> Text for analysis:
<<<<

It is often hindering when you hear a variant of ‘that is not how it’s done here’ in your workplace. This usually happens when employees voice their concerns or new ideas for a project, and it is confusing when a project leader dismisses or overlooks such interesting input. Even indirect dismissal in the form of ‘OK, is there anything else?’ may inadvertently build a workplace atmosphere that is not conducive to genuinely effective brainstorming. Why may this happen? And how do great leaders give rise to great ideas? Read on to find out.
Lead by example and be proactive
The keyword here is ‘inadvertently’. If you have been chosen to lead a new project or supervise an existing team, you want to make sure to work towards creating a safe space for giving rise to great new ideas. Of course, most organizations and team leaders know this, but we are explicitly referring to giving feedback that will encourage creative thinking and good work dynamic above all. So, offhand remarks and disinterest should be ousted from your team’s rhetoric from the get-go since one of the primary roles of a great leader is to set a good example to your employees or other members of your team.
1. Give the spotlight to every employee in the company
Most organizations that frequently face challenges of different kinds know very well that they need all the brainpower they can get to adapt, grow, and prosper. Nobody would ever say that they do not allow great ideas to be suggested in reports, roundup sessions, and meetings.
But this is sometimes not true in a different sense, especially in companies with a large, hierarchical division of labor. In such environments, the usual line of thinking is that the creative team takes care of the creative aspects of work, the executive team of executive decisions, other employees take care of administrative or manual labor, etc. Once employees are used to a certain kind of working dynamic, they automatically delegate work like this.

>>>>

> Aim of the task:
Reproduce the full text on how leaders can encourage new ideas from their teams, word for word.

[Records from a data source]
<<<<

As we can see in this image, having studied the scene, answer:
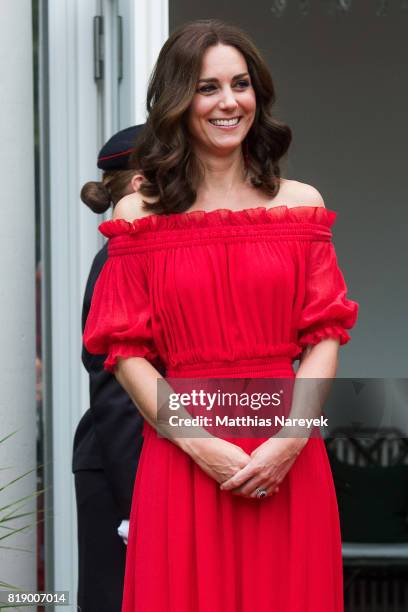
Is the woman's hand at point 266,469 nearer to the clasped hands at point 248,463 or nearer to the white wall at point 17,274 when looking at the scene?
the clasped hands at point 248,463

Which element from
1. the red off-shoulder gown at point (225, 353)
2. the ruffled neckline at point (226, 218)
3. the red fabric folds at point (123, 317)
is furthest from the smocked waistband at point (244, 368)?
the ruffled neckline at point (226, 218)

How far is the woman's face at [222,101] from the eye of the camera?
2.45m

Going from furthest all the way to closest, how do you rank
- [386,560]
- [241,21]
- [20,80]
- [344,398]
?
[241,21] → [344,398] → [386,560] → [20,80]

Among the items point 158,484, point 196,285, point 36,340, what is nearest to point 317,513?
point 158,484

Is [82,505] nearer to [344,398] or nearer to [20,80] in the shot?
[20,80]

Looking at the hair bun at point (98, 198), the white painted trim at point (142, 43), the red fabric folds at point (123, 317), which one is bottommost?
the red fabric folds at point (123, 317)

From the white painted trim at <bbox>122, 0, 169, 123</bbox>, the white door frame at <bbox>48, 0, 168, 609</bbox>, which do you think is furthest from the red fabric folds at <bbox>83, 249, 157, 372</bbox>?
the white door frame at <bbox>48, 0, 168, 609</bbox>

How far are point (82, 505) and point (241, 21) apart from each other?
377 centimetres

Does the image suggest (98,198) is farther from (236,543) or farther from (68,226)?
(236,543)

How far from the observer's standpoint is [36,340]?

>>>>

> Solution for this problem:
It is often hindering when you hear a variant of ‘that is not how it’s done here’ in your workplace. This usually happens when employees voice their concerns or new ideas for a project, and it is confusing when a project leader dismisses or overlooks such interesting input. Even indirect dismissal in the form of ‘OK, is there anything else?’ may inadvertently build a workplace atmosphere that is not conducive to genuinely effective brainstorming. Why may this happen? And how do great leaders give rise to great ideas? Read on to find out.
Lead by example and be proactive
The keyword here is ‘inadvertently’. If you have been chosen to lead a new project or supervise an existing team, you want to make sure to work towards creating a safe space for giving rise to great new ideas. Of course, most organizations and team leaders know this, but we are explicitly referring to giving feedback that will encourage creative thinking and good work dynamic above all. So, offhand remarks and disinterest should be ousted from your team’s rhetoric from the get-go since one of the primary roles of a great leader is to set a good example to your employees or other members of your team.
1. Give the spotlight to every employee in the company
Most organizations that frequently face challenges of different kinds know very well that they need all the brainpower they can get to adapt, grow, and prosper. Nobody would ever say that they do not allow great ideas to be suggested in reports, roundup sessions, and meetings.
But this is sometimes not true in a different sense, especially in companies with a large, hierarchical division of labor. In such environments, the usual line of thinking is that the creative team takes care of the creative aspects of work, the executive team of executive decisions, other employees take care of administrative or manual labor, etc. Once employees are used to a certain kind of working dynamic, they automatically delegate work like this.